*Work order*
Repeat exactly the lines below that lie between the line with "[camera trap, expert-labeled]" and the line with "common name: western chipmunks", counting both of those lines as part of the answer.

========

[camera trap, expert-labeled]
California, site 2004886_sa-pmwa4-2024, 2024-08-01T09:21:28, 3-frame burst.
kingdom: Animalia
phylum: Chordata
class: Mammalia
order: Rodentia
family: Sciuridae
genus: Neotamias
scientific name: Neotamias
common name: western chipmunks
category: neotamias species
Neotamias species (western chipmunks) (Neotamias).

========

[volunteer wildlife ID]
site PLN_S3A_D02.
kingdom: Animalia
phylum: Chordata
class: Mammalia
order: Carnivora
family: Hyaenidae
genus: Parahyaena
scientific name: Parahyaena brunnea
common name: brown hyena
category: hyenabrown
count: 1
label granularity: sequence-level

========

*Task solution*
[camera trap, expert-labeled]
California, site 2004886_sa-pmwa4-2024, 2024-08-01T09:21:28, 3-frame burst.
kingdom: Animalia
phylum: Chordata
class: Mammalia
order: Rodentia
family: Sciuridae
genus: Neotamias
scientific name: Neotamias
common name: western chipmunks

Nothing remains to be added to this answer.